Phillip nodded and turned away, following Cold to the door. She opened it and they quickly cleared the dark, narrow hallway outside. The two proceeded up towards the bow with great trepidation, weapons raised, listening carefully for any sound beneath the soft echoes of their own hoofsteps against the metal. The cruiser, which was intended for a complement of 75, was completely, eerily silent.

“You know where the nearest stairs are?” Cold asked.

“Thirty meters ahead to the left,” Phillip replied, recalling the map of the Sparv-class cruiser that the crew had studied on the way to the coves.

A tapping at the wall made them both look up. There was a hippogriff at the porthole, tapping at the window to get their attention. The sailor pulled out a notepad and scribbled a note that he held up to the window.

Trying to get into hatch: door magically sealed. Keep moving, will get you out soon!

Cold and Phillip nodded and continued forward as the hippogriff flew off again. As they approached a corner, another scent assaulted Phillip’s nostrils: the coppery odor of blood, mixed with the harsh sting of cordite and the stomach-twisting miasma of burnt flesh.

The bodies were around the corner.
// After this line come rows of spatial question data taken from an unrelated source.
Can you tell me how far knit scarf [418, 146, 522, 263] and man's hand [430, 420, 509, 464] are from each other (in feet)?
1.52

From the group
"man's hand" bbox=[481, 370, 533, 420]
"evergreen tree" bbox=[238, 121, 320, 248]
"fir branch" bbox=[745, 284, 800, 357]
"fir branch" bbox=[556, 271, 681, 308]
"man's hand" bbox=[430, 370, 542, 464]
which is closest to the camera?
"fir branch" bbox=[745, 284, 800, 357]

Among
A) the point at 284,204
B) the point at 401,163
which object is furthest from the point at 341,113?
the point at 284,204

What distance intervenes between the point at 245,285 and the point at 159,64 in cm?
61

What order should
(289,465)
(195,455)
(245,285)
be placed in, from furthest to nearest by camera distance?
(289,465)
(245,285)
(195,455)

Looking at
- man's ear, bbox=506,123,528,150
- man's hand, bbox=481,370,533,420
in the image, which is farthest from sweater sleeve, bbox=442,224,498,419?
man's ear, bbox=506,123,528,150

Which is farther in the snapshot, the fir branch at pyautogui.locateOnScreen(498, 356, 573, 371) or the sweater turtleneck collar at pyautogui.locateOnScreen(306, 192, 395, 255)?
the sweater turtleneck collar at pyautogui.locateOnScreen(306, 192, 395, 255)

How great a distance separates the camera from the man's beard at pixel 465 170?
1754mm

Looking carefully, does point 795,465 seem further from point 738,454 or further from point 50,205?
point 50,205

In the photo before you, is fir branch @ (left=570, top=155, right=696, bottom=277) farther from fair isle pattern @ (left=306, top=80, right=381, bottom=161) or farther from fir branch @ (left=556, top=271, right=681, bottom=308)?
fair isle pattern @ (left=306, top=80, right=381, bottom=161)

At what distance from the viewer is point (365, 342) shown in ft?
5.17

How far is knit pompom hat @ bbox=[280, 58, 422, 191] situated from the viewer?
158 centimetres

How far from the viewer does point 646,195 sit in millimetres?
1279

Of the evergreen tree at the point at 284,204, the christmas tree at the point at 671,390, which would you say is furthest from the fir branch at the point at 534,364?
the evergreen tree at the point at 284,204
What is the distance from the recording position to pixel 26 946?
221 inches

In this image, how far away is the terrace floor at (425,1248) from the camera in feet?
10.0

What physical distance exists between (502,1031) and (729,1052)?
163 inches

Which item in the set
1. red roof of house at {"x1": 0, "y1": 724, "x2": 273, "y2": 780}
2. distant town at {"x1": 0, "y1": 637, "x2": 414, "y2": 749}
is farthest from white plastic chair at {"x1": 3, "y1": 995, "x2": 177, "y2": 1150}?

Griffons lay sprawled across the hall: the blood that had oozed from the various wounds was only barely coagulating, still lukewarm beneath their hooves. Bullet cartridges and discarded weapons littered the floor, and the walls were stained with shrapnel and scorch marks from a frag grenade, along with the remnants of a few pirates that had been standing a little too close to the blast.

“They were trying to retreat,” Phillip concluded, noting that many of the pirates were laying facedown, with bullet holes in their backs.

The body of one pony lay amidst the carnage. Phillip bent down to study the light orange unicorn who was sprawled faceup across the bloodstained metal, a sizeable hole having been blown through his chest with a close-range shotgun blast. The pony was staring at the ceiling, a few remnants of rage and pain left on his face. There was a trio of dog paws tattooed on his neck.

“Cerberus merc,” he concluded.

“Fascinating. We need to move,” Cold said icily, continuing on.

Phillip followed her further down the hall. More bodies, blood, and scars of battle were scattered across the passageway, telling of the terrible attack that had fallen upon the Talon. Dismembered limbs, severed heads, and torsos that had been cut in half lay amidst the carnage. Some of the guns looked like they’d been seized and twisted or broken with monstrous strength, and tossed haphazardly about were squashed and deformed bullets.

“There,” Cold said, pointing to an open hatchway up ahead. Through it was a narrow ladder that led up to another hatch upon the main deck. They could hear muffled voices from above and hammering upon the steel as the responding Marines tried to cut through the door; the sound of other voices, other presences so close by, was a comforting sound to them both.

But as they approached, the lower hatch suddenly slammed shut with a deafening crash that made them both instinctively flinch. Black and gold energy snaked around the edges of the doorway, sealing it shut with a low crackling sound as the energy solidified into a tar-like substance.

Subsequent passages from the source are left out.